Financial terms and conditions

  • Total transaction value is $1.1 billion, with Vital Energy's share at $880 million and NOG at $220 million; net purchase price after adjustments is $820 million for Vital Energy, funded via an expanded $1.5 billion credit facility.

  • Transaction priced at 2.4x next 12 months Consolidated EBITDAX, below recent Delaware Basin deals and at a discount to current company valuation.

  • 92% of the purchase price is supported by PDP reserves and work-in-process wells, with a third-party engineer estimating PDP reserves with a PV-10 value of $742 million plus $71 million for work-in-process wells.

  • High-value inventory acquired at an average of $1.4 million per net location.

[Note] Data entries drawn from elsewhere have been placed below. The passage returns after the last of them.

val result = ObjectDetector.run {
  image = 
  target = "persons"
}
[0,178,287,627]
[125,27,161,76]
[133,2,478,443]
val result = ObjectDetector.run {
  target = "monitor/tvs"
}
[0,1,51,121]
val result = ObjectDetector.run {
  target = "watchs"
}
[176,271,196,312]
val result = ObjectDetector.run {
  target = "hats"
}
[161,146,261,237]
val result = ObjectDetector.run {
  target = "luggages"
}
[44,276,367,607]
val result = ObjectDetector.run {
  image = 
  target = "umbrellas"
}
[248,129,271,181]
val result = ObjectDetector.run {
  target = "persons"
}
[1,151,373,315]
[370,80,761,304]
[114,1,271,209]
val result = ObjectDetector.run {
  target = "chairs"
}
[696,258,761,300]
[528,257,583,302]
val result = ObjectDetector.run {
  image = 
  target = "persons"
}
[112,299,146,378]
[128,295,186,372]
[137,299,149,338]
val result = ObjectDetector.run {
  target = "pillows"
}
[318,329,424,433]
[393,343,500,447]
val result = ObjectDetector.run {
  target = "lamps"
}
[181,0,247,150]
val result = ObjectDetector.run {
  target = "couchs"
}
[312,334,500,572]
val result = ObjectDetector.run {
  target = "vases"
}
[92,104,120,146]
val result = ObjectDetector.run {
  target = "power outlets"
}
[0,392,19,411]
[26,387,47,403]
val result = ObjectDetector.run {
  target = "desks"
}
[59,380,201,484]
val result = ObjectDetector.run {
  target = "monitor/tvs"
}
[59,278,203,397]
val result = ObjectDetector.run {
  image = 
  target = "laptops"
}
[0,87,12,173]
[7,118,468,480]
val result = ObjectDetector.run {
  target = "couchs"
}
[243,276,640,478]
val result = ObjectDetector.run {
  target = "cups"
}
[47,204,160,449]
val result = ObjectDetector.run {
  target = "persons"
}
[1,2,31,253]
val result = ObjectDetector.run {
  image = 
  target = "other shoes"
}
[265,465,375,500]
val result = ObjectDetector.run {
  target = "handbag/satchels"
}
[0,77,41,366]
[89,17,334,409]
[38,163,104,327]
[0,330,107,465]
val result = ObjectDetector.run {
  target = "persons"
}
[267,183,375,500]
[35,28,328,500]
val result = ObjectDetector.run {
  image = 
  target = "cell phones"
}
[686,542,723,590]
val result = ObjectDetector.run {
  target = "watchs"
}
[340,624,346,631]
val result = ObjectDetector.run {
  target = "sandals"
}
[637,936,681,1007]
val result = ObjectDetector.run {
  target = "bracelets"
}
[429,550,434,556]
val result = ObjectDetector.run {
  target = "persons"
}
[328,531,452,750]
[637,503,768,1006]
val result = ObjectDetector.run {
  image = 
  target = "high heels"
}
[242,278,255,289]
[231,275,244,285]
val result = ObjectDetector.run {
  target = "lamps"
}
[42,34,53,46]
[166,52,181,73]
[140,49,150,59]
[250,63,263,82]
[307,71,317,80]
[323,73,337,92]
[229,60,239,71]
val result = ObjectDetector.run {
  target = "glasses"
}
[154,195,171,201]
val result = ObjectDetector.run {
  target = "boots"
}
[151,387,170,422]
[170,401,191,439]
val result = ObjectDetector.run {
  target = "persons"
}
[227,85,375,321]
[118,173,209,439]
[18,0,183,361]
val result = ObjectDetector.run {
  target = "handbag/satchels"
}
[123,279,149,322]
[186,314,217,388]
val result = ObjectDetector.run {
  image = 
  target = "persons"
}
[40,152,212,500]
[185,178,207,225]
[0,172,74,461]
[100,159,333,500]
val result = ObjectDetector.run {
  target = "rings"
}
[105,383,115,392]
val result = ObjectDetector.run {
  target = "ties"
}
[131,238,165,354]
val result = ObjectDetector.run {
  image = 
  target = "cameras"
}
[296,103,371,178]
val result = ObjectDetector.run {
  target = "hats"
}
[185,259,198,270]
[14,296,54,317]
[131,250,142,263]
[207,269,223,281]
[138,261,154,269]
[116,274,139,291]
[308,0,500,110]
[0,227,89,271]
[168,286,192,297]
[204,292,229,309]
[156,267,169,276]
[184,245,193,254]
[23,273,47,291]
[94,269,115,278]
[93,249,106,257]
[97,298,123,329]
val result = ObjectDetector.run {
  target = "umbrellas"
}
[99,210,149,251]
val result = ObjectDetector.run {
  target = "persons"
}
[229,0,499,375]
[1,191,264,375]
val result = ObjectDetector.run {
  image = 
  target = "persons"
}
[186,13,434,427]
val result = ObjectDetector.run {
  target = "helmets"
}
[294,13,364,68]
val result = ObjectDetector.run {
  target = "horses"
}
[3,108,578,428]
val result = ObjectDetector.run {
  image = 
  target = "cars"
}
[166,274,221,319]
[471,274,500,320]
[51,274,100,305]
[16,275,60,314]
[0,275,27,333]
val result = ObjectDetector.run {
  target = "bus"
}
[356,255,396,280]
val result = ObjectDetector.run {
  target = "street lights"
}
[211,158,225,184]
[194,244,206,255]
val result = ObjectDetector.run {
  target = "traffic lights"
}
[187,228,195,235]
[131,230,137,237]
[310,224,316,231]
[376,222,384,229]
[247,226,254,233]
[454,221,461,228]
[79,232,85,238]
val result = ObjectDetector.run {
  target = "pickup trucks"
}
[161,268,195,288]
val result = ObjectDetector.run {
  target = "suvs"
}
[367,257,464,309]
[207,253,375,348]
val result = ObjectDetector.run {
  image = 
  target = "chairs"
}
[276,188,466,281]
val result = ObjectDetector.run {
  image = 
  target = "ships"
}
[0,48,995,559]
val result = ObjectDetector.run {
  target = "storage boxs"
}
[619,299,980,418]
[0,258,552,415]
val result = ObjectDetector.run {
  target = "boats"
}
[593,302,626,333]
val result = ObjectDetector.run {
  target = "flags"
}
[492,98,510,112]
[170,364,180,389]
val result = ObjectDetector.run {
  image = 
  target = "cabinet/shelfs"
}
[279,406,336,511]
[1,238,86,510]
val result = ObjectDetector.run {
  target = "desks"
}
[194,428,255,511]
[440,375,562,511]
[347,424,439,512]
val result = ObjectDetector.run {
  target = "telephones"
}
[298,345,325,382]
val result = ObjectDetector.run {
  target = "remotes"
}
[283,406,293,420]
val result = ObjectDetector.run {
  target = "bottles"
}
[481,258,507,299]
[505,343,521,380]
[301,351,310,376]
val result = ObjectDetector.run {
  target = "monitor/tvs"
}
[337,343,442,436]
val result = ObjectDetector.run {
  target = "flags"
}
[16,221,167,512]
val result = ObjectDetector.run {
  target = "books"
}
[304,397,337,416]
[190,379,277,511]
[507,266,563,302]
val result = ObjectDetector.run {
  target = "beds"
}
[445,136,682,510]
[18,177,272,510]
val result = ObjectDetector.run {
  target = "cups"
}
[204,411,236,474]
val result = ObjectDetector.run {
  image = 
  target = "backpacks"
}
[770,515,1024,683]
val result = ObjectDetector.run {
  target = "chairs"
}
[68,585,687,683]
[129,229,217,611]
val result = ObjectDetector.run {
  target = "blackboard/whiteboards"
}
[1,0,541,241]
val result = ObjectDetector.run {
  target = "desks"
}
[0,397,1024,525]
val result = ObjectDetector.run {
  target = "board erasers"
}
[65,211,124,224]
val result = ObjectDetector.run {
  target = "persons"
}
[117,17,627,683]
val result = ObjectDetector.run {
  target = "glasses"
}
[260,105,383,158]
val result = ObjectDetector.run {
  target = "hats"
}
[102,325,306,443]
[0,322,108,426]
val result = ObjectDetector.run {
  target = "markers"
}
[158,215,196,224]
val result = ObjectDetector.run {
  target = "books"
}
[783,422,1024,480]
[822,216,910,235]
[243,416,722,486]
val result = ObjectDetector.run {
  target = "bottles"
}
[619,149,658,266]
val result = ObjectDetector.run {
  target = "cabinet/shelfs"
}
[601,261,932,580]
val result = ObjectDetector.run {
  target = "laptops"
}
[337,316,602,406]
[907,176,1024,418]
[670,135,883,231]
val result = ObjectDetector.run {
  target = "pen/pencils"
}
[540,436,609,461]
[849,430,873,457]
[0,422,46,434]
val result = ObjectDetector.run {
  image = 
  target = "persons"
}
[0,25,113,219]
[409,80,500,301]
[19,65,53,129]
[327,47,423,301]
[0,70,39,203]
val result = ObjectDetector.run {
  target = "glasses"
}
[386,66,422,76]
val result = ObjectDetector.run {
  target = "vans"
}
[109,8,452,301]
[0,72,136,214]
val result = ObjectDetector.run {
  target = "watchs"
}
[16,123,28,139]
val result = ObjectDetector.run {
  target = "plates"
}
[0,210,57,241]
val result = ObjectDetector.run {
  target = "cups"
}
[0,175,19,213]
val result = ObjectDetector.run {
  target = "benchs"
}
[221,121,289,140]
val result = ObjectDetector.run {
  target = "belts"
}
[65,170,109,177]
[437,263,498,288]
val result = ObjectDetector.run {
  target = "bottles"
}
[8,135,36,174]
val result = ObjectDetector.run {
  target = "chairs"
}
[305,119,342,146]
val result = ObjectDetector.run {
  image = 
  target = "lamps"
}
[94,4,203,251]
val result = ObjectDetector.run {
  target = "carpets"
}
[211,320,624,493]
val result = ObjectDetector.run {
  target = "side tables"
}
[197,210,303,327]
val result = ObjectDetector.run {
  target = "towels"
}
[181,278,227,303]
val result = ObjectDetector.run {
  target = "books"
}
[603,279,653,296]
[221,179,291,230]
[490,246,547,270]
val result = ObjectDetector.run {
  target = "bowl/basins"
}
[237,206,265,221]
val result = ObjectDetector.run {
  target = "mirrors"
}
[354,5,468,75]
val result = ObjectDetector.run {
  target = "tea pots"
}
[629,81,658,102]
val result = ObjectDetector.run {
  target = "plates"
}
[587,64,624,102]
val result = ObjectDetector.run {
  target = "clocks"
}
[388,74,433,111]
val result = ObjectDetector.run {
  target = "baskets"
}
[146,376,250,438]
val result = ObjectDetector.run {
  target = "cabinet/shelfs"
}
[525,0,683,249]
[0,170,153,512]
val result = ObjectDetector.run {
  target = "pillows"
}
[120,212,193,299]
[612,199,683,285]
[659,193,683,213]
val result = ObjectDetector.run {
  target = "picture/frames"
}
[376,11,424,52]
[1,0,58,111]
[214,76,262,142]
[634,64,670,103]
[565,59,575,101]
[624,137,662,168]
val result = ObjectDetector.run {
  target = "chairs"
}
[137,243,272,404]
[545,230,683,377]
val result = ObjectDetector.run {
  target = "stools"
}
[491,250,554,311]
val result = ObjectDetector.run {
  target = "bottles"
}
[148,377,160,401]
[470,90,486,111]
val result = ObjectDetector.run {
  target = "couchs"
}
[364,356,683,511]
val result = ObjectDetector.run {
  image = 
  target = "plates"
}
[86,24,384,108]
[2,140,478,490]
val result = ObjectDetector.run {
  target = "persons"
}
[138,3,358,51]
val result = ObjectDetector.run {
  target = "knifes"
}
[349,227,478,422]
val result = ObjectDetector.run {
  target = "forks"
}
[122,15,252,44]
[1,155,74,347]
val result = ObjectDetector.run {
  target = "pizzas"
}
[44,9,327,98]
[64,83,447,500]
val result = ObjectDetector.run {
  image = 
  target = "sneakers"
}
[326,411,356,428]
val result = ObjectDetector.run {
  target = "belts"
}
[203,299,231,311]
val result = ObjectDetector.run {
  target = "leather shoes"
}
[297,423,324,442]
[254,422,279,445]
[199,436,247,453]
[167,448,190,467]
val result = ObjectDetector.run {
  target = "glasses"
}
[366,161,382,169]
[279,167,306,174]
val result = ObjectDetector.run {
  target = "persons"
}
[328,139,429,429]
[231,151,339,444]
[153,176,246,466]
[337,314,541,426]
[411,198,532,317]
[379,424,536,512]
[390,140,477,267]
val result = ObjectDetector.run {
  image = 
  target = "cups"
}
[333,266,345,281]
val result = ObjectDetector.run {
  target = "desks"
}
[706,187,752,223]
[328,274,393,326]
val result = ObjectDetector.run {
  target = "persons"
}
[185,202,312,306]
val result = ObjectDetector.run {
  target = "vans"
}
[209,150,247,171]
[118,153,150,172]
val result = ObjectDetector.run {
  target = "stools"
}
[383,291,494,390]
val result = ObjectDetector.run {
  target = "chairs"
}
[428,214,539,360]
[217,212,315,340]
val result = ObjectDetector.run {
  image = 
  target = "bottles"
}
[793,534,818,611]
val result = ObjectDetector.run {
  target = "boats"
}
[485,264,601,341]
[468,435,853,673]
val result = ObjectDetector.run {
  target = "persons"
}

  • Plan to delever from 1.5x to 1.3x within 12 months using free cash flow.

Synergies and expected cost savings

  • Larger operational scale and optimized development plans are expected to drive down costs through supply chain efficiencies, increased purchasing power, and proven operating practices.

  • Owned water infrastructure, centralized facilities, and robust infrastructure support lower LOE and operational improvements.

  • Projected to drive over 30% increase in expected NTM Adjusted Free Cash Flow at closing.